== Segment start ==

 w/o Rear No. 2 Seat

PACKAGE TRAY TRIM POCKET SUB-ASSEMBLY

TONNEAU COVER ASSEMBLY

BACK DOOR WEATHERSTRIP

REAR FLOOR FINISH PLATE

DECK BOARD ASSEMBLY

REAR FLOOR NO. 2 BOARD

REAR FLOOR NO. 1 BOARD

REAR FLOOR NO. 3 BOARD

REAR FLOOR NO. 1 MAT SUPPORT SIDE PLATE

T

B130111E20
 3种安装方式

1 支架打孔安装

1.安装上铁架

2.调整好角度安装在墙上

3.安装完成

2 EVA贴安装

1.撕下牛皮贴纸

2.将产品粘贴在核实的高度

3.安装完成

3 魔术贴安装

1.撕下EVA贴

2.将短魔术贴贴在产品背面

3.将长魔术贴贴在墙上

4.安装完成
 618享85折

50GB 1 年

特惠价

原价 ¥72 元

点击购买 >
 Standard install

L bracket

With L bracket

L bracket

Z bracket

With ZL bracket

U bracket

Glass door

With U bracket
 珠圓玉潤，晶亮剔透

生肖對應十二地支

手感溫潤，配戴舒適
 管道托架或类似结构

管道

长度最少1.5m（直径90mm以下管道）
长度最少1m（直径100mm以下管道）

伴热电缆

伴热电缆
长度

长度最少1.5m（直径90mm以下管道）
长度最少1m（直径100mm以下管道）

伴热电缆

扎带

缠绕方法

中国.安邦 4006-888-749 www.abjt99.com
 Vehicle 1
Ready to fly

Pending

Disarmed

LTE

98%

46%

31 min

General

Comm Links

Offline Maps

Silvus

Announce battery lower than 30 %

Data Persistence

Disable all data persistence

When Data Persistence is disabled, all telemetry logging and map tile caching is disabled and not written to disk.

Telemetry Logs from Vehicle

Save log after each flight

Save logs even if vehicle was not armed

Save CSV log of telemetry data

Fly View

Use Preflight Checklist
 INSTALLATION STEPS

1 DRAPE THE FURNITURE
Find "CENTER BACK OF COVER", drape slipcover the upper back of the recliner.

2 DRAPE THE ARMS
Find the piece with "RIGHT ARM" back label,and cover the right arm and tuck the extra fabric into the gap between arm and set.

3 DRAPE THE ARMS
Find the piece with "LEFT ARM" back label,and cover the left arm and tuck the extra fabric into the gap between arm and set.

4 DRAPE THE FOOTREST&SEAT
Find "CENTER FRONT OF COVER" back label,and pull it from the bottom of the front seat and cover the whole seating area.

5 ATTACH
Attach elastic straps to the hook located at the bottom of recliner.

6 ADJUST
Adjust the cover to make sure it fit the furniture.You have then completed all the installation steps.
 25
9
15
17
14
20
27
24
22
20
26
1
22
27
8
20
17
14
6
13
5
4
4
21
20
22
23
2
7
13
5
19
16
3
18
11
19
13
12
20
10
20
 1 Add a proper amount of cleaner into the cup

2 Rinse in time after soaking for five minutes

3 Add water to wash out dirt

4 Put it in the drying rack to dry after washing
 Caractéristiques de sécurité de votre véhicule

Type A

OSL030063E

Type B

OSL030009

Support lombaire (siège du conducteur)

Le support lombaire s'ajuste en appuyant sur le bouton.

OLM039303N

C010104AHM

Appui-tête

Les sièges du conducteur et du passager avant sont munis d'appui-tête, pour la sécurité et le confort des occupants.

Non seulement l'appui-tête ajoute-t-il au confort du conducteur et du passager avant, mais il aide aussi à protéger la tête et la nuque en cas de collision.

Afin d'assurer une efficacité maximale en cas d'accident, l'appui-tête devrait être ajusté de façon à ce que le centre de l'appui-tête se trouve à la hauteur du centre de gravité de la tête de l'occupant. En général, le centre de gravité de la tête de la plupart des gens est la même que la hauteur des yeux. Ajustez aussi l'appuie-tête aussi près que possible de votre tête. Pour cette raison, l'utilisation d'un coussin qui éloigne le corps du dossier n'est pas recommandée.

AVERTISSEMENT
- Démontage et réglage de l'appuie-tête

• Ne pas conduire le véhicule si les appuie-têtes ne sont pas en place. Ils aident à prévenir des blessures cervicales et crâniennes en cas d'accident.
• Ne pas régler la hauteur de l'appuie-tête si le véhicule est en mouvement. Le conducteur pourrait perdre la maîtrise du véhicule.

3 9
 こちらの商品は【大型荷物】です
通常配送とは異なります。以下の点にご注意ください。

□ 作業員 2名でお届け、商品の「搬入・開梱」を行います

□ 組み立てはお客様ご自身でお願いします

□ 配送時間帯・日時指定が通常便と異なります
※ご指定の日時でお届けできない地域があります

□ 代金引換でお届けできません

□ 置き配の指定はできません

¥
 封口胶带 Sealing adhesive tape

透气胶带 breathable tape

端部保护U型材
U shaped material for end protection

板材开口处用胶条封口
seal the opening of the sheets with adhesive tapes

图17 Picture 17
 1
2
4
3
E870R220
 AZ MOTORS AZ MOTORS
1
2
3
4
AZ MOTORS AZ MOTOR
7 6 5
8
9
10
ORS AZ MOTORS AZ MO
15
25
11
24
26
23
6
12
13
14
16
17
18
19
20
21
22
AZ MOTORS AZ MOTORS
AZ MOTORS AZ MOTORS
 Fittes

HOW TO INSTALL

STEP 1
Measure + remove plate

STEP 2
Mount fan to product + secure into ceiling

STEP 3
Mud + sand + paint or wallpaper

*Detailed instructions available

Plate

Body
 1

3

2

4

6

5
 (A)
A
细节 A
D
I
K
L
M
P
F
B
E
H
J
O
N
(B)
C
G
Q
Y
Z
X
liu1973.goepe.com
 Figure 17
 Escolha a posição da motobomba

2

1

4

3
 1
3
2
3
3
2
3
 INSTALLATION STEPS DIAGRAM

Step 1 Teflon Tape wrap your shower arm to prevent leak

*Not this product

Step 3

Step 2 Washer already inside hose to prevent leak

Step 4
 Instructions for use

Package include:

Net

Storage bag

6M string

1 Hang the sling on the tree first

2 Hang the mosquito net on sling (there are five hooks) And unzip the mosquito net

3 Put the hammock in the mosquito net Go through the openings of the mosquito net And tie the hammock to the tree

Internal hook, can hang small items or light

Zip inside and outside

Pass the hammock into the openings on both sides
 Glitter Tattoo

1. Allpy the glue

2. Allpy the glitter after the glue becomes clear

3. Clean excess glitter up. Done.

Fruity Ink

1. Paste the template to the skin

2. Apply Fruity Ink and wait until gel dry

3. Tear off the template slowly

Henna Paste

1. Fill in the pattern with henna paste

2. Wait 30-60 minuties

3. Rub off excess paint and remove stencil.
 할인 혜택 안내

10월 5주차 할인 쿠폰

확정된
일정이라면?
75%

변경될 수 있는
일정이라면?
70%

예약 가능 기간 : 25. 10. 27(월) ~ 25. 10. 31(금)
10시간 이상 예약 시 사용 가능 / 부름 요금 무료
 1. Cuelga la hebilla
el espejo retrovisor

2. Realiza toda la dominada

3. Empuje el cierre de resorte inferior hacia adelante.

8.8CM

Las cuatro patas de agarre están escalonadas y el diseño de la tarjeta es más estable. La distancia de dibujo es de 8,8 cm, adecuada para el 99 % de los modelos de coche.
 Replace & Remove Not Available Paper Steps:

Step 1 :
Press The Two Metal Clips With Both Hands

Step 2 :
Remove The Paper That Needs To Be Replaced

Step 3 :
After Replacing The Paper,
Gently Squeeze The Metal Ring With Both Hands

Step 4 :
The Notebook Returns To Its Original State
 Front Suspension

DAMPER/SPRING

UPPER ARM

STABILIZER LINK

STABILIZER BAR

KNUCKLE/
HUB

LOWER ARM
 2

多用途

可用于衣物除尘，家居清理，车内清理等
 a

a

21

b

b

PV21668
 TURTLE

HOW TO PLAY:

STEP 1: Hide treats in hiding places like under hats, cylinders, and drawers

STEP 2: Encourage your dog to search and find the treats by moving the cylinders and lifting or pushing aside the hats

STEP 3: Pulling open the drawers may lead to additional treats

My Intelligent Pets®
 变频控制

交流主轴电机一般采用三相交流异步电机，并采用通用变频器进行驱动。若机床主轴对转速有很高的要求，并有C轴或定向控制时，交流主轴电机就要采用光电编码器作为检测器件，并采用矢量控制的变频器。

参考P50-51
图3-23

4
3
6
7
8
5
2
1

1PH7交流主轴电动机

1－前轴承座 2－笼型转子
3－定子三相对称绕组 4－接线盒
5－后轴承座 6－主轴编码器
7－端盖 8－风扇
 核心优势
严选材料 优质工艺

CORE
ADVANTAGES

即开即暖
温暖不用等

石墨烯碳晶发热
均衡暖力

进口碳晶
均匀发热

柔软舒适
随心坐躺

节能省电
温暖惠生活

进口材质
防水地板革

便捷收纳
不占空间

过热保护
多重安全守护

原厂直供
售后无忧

== Segment end ==

* [Directions]: Transcribe the entries above word for word, from the first line through the line containing "4 DRAPE THE FOOTREST&SEAT", and nothing else.

* [Result]:
 w/o Rear No. 2 Seat

PACKAGE TRAY TRIM POCKET SUB-ASSEMBLY

TONNEAU COVER ASSEMBLY

BACK DOOR WEATHERSTRIP

REAR FLOOR FINISH PLATE

DECK BOARD ASSEMBLY

REAR FLOOR NO. 2 BOARD

REAR FLOOR NO. 1 BOARD

REAR FLOOR NO. 3 BOARD

REAR FLOOR NO. 1 MAT SUPPORT SIDE PLATE

T

B130111E20
 3种安装方式

1 支架打孔安装

1.安装上铁架

2.调整好角度安装在墙上

3.安装完成

2 EVA贴安装

1.撕下牛皮贴纸

2.将产品粘贴在核实的高度

3.安装完成

3 魔术贴安装

1.撕下EVA贴

2.将短魔术贴贴在产品背面

3.将长魔术贴贴在墙上

4.安装完成
 618享85折

50GB 1 年

特惠价

原价 ¥72 元

点击购买 >
 Standard install

L bracket

With L bracket

L bracket

Z bracket

With ZL bracket

U bracket

Glass door

With U bracket
 珠圓玉潤，晶亮剔透

生肖對應十二地支

手感溫潤，配戴舒適
 管道托架或类似结构

管道

长度最少1.5m（直径90mm以下管道）
长度最少1m（直径100mm以下管道）

伴热电缆

伴热电缆
长度

长度最少1.5m（直径90mm以下管道）
长度最少1m（直径100mm以下管道）

伴热电缆

扎带

缠绕方法

中国.安邦 4006-888-749 www.abjt99.com
 Vehicle 1
Ready to fly

Pending

Disarmed

LTE

98%

46%

31 min

General

Comm Links

Offline Maps

Silvus

Announce battery lower than 30 %

Data Persistence

Disable all data persistence

When Data Persistence is disabled, all telemetry logging and map tile caching is disabled and not written to disk.

Telemetry Logs from Vehicle

Save log after each flight

Save logs even if vehicle was not armed

Save CSV log of telemetry data

Fly View

Use Preflight Checklist
 INSTALLATION STEPS

1 DRAPE THE FURNITURE
Find "CENTER BACK OF COVER", drape slipcover the upper back of the recliner.

2 DRAPE THE ARMS
Find the piece with "RIGHT ARM" back label,and cover the right arm and tuck the extra fabric into the gap between arm and set.

3 DRAPE THE ARMS
Find the piece with "LEFT ARM" back label,and cover the left arm and tuck the extra fabric into the gap between arm and set.

4 DRAPE THE FOOTREST&SEAT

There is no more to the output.